> _Instruction_
Please rewrite the material between the lines holding "What is the distance measured" and "2973 inches", inclusive, as a numbered list with blank lines omitted.

> _Input data_
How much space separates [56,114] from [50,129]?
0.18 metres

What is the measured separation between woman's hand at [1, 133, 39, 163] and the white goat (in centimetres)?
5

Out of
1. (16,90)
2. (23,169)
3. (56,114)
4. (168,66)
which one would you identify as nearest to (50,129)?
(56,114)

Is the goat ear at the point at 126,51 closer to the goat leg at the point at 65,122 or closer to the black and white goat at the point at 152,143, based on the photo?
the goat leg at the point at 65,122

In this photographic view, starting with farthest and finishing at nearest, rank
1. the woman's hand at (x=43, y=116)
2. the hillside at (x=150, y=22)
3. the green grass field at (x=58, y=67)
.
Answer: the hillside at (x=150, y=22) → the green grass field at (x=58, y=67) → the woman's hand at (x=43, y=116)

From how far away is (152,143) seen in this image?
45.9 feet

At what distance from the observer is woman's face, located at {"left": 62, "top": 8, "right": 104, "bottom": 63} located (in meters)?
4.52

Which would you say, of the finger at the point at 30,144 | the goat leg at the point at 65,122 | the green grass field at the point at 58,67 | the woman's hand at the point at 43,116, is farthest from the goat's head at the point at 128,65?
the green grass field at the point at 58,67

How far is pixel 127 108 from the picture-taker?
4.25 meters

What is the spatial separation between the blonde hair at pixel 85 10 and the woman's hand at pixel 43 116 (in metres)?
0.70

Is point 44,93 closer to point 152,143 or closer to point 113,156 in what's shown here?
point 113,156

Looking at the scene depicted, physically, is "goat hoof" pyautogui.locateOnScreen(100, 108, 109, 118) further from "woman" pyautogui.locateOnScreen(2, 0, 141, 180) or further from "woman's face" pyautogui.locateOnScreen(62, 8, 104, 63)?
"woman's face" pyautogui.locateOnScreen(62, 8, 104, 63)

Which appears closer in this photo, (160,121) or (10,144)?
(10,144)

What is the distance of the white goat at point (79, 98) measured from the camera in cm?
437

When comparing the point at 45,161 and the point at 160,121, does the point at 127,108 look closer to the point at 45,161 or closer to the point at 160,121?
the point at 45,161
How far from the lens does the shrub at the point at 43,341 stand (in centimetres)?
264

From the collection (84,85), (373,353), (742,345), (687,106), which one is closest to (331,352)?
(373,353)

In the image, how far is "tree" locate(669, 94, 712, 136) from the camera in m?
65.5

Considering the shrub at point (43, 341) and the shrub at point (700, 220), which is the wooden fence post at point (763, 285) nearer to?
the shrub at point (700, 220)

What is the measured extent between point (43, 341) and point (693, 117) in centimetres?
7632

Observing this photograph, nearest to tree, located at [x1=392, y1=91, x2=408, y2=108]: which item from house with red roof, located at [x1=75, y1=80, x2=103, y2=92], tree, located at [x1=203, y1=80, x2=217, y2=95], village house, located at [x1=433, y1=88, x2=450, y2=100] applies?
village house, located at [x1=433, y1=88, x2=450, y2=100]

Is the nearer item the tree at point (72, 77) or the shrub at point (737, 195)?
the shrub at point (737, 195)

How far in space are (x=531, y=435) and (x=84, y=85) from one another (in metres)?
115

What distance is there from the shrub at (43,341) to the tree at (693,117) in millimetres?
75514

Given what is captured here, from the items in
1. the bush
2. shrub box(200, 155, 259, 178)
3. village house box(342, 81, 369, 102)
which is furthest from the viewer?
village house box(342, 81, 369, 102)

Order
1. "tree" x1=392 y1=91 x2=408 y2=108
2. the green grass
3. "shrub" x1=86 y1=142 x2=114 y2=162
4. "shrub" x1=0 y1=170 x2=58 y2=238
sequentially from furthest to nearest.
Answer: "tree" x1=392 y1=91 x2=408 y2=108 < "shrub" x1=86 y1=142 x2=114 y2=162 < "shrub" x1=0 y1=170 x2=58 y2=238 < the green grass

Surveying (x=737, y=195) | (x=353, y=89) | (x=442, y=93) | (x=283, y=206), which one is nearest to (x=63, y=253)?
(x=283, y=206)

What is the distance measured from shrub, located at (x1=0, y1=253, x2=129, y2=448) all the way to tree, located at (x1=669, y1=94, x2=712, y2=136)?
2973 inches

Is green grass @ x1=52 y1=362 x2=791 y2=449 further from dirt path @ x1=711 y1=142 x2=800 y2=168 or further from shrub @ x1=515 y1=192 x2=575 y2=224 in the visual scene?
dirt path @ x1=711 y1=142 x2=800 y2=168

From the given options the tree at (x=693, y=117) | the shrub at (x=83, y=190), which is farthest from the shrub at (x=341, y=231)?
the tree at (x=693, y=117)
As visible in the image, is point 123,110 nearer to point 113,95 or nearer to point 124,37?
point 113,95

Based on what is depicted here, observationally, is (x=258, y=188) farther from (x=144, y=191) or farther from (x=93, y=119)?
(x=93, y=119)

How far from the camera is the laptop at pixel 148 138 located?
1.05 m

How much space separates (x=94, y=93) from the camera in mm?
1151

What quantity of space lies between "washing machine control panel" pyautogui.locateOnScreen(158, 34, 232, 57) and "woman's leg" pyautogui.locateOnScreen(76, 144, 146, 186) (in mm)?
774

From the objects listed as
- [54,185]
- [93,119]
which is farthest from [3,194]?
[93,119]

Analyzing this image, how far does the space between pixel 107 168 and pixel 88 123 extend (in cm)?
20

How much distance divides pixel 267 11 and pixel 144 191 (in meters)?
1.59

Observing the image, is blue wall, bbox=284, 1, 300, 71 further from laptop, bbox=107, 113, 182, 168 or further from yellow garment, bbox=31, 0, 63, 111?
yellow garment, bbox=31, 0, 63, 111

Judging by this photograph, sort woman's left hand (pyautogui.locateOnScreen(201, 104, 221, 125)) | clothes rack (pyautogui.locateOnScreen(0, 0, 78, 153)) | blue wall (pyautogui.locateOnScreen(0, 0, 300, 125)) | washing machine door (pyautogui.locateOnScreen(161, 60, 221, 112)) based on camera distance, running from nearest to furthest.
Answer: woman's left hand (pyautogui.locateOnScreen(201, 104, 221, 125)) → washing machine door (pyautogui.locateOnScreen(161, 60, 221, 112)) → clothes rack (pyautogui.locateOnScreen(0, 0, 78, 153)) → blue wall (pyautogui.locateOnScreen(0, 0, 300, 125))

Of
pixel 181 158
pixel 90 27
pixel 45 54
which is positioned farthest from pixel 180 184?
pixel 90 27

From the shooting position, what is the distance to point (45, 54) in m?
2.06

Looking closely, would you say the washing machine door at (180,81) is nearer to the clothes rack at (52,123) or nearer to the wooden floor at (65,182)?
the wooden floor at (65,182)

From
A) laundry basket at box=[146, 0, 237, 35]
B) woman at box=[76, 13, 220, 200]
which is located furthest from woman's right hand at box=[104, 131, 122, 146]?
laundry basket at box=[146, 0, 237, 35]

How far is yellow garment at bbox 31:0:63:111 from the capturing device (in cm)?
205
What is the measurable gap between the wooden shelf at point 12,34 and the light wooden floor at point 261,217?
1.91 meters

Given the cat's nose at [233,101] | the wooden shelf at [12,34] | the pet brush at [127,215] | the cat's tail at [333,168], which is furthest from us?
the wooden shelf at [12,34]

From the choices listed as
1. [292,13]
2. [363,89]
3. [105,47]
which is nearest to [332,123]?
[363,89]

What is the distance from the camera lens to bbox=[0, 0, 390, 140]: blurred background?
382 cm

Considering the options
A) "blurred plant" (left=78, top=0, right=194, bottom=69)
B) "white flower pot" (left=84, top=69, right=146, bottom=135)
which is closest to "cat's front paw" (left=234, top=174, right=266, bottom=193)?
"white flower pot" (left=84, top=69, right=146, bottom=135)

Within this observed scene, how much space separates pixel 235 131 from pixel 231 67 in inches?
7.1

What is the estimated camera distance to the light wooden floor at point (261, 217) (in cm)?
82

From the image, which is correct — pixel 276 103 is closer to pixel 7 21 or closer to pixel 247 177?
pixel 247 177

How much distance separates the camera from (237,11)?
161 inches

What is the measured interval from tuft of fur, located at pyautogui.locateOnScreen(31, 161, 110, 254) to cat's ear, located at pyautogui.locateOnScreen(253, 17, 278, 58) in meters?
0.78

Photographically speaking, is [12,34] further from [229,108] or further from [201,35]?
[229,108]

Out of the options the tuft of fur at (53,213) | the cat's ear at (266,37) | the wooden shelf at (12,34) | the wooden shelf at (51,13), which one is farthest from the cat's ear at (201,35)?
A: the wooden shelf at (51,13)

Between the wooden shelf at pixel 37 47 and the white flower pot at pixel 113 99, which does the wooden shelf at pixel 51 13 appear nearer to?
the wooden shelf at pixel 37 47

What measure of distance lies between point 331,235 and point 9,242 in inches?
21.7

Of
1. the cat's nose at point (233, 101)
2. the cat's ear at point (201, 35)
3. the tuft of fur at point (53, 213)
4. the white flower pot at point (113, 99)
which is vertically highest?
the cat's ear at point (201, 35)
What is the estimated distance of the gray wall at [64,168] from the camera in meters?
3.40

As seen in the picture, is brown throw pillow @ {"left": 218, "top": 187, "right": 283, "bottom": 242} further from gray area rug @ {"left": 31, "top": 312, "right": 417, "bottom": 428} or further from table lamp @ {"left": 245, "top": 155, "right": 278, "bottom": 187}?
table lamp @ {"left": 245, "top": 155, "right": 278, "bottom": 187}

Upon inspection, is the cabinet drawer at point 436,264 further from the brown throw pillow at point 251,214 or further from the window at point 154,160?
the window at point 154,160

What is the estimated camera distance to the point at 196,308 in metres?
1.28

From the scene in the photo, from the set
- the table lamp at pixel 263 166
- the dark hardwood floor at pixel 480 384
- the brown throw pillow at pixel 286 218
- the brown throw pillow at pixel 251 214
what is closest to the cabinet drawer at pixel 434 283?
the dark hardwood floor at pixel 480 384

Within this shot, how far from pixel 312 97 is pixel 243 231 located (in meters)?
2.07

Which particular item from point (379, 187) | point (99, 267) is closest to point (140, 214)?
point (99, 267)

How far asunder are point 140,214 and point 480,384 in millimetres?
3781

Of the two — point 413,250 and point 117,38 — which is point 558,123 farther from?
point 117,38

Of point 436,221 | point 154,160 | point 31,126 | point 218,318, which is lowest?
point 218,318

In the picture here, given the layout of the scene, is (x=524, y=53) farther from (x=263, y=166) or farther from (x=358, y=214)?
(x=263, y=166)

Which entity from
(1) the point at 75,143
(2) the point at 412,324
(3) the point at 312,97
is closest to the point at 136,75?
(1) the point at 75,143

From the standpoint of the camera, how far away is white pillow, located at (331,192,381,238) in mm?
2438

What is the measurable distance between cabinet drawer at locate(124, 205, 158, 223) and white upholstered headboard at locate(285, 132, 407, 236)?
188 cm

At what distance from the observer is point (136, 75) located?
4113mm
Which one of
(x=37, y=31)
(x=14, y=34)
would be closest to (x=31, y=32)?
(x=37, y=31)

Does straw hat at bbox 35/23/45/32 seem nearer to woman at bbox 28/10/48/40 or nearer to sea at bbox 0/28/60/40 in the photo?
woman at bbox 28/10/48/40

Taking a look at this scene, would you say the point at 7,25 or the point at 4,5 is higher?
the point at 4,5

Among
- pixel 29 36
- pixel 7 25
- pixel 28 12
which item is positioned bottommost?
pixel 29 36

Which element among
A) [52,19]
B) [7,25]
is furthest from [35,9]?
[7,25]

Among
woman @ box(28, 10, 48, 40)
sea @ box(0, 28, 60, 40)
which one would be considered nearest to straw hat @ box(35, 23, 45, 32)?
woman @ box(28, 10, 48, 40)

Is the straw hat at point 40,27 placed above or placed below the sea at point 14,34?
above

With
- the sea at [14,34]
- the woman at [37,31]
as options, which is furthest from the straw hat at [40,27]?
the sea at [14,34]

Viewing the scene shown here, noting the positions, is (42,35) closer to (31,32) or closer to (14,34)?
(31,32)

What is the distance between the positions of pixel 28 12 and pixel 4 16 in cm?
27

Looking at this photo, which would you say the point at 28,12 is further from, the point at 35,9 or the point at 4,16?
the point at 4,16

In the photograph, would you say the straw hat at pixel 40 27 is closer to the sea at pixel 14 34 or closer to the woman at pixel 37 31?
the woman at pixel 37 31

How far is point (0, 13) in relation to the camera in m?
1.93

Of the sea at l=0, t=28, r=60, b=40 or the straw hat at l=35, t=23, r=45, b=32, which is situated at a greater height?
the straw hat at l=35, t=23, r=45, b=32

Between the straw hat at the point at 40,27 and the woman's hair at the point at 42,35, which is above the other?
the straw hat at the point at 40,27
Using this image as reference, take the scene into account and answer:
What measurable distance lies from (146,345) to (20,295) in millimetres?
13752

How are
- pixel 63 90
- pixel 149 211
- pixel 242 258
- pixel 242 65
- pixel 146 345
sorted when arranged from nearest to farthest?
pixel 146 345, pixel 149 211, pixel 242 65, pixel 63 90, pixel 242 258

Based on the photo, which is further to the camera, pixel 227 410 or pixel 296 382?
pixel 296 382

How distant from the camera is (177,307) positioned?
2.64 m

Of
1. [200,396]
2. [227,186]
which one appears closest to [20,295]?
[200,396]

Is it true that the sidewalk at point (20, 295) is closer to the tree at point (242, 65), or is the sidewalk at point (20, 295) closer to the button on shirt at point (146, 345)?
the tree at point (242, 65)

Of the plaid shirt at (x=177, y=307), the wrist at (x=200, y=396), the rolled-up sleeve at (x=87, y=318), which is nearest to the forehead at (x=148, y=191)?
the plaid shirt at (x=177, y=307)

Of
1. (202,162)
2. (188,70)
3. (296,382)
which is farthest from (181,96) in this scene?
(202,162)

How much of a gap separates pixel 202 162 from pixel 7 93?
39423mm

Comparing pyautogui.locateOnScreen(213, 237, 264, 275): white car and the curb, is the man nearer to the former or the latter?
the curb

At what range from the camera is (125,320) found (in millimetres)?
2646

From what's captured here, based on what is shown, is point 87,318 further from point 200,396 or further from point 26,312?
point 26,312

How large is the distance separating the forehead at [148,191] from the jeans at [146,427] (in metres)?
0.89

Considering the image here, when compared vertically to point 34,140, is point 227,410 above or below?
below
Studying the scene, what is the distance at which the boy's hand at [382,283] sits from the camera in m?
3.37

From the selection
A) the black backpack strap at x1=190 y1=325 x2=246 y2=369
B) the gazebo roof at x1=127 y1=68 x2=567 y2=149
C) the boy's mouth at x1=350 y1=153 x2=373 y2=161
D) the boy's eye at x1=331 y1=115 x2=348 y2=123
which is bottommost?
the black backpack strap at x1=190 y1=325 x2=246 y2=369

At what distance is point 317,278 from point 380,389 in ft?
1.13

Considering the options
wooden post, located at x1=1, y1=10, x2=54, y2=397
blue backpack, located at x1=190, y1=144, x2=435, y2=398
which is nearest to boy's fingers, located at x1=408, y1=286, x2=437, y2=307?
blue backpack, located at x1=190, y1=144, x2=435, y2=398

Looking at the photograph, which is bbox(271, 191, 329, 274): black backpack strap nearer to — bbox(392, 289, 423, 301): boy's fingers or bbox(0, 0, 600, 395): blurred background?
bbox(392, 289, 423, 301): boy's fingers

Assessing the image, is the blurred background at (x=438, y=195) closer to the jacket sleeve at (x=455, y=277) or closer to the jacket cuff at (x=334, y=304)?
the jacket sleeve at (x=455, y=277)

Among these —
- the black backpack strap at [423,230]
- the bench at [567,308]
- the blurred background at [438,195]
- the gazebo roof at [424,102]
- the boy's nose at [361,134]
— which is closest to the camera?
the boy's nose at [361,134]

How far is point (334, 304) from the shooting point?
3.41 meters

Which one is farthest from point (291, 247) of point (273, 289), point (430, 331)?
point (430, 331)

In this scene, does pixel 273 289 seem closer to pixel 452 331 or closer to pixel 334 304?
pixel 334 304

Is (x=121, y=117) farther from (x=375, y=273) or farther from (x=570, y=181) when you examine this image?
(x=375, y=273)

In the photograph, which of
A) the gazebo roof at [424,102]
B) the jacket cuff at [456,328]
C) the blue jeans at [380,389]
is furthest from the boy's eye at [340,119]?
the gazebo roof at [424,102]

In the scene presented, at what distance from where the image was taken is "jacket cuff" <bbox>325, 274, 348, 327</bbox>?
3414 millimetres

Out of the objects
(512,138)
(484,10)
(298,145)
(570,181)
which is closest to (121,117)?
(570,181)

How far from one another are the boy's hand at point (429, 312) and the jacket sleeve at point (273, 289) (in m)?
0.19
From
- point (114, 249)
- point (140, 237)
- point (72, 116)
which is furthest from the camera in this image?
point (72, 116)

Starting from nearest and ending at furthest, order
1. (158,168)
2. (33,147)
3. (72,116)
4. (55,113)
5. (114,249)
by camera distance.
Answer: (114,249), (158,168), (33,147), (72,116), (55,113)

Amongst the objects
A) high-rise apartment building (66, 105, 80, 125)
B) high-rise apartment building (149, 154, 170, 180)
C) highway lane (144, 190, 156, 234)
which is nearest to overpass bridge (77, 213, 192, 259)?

> _Result_
1. What is the distance measured from shrub, located at (x1=0, y1=253, x2=129, y2=448) all the way to tree, located at (x1=669, y1=94, x2=712, y2=136)?
2. 2973 inches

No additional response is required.